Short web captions

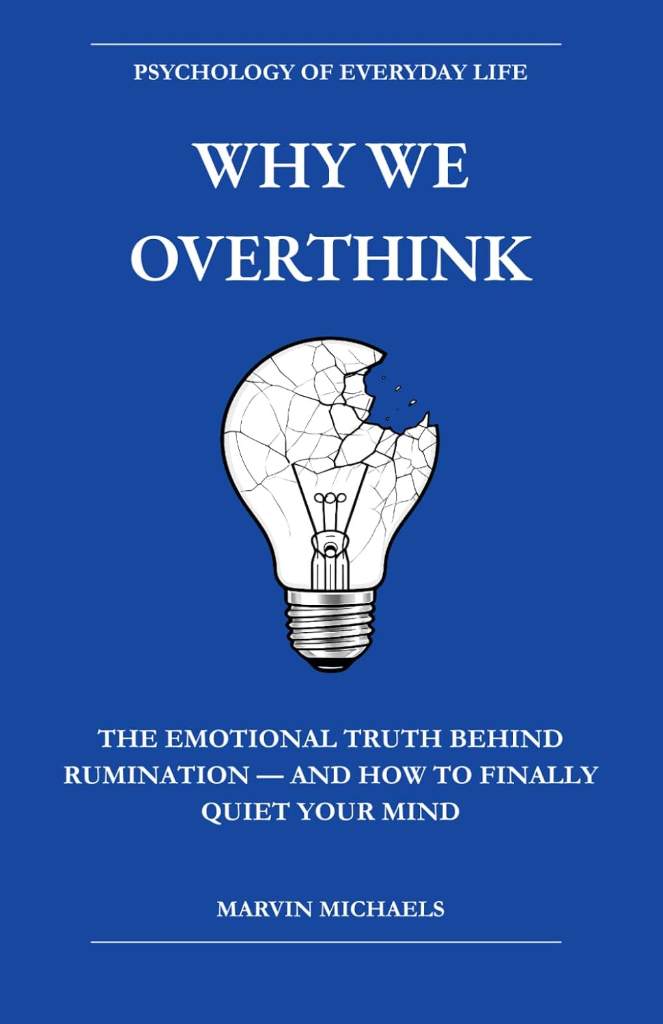 Why We Overthink: The Emotional Truth Behind Rumination — and How to Finally Quiet Your Mind: Break the Cycle of Rumination, Stop Negative Thought ... (The Psychology of Everyday Life) by Marvin Michaels | barcode:9798198302068 | source:'9798198302068.jpg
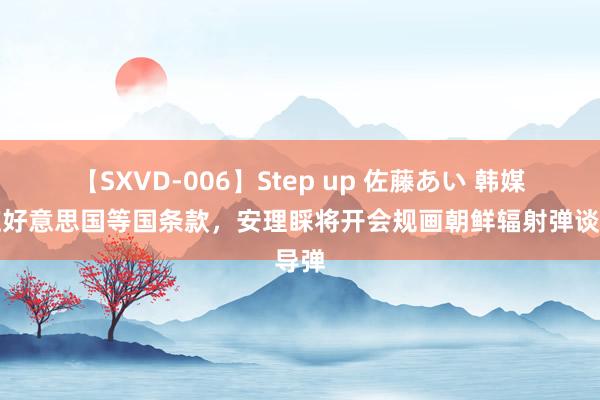 【SXVD-006】Step up 佐藤あい 韩媒：应好意思国等国条款，安理睬将开会规画朝鲜辐射弹谈导弹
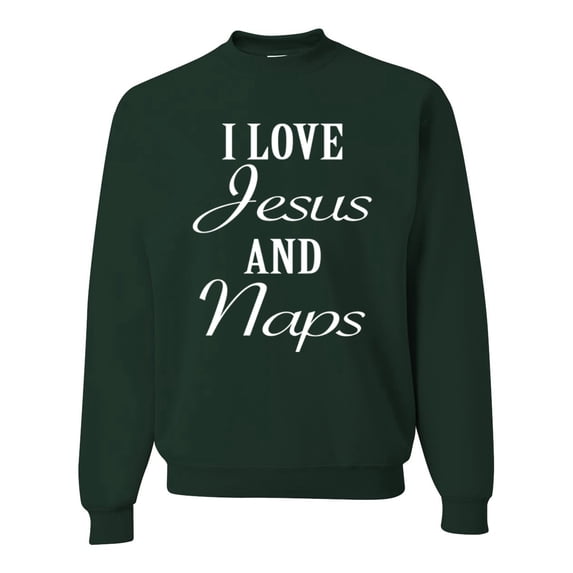 Wild Bobby I Love Jesus and Naps Inspirational/Christian Unisex Crewneck Graphic Sweatshirt, Forest Green, Large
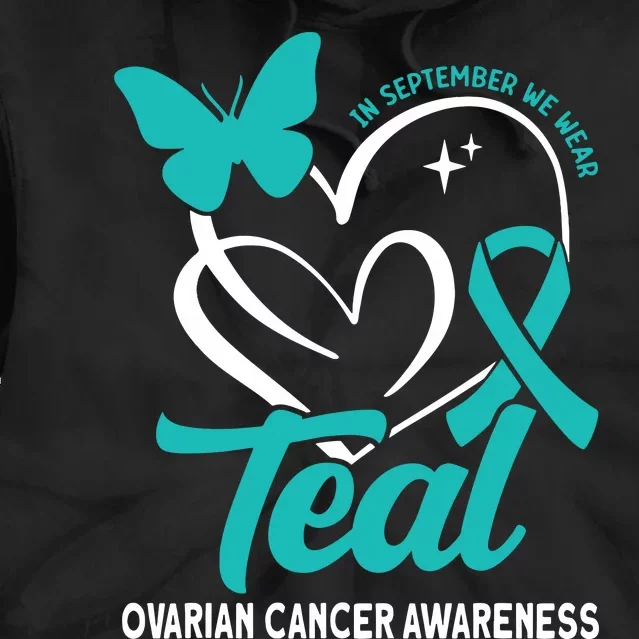 In September We Wear Teal Ovarian Cancer Awareness Tie Dye Hoodie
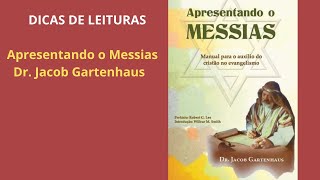 Apresentando o Messias - Dr Jacob Gartenhaus - Dicas de leituras nº 55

* _Task to complete_:
Each record must be quoted in full and exactly. Do not include the pictures.

* _Written answer_:
 Why We Overthink: The Emotional Truth Behind Rumination — and How to Finally Quiet Your Mind: Break the Cycle of Rumination, Stop Negative Thought ... (The Psychology of Everyday Life) by Marvin Michaels | barcode:9798198302068 | source:'9798198302068.jpg
 【SXVD-006】Step up 佐藤あい 韩媒：应好意思国等国条款，安理睬将开会规画朝鲜辐射弹谈导弹
 Wild Bobby I Love Jesus and Naps Inspirational/Christian Unisex Crewneck Graphic Sweatshirt, Forest Green, Large
 In September We Wear Teal Ovarian Cancer Awareness Tie Dye Hoodie
 Apresentando o Messias - Dr Jacob Gartenhaus - Dicas de leituras nº 55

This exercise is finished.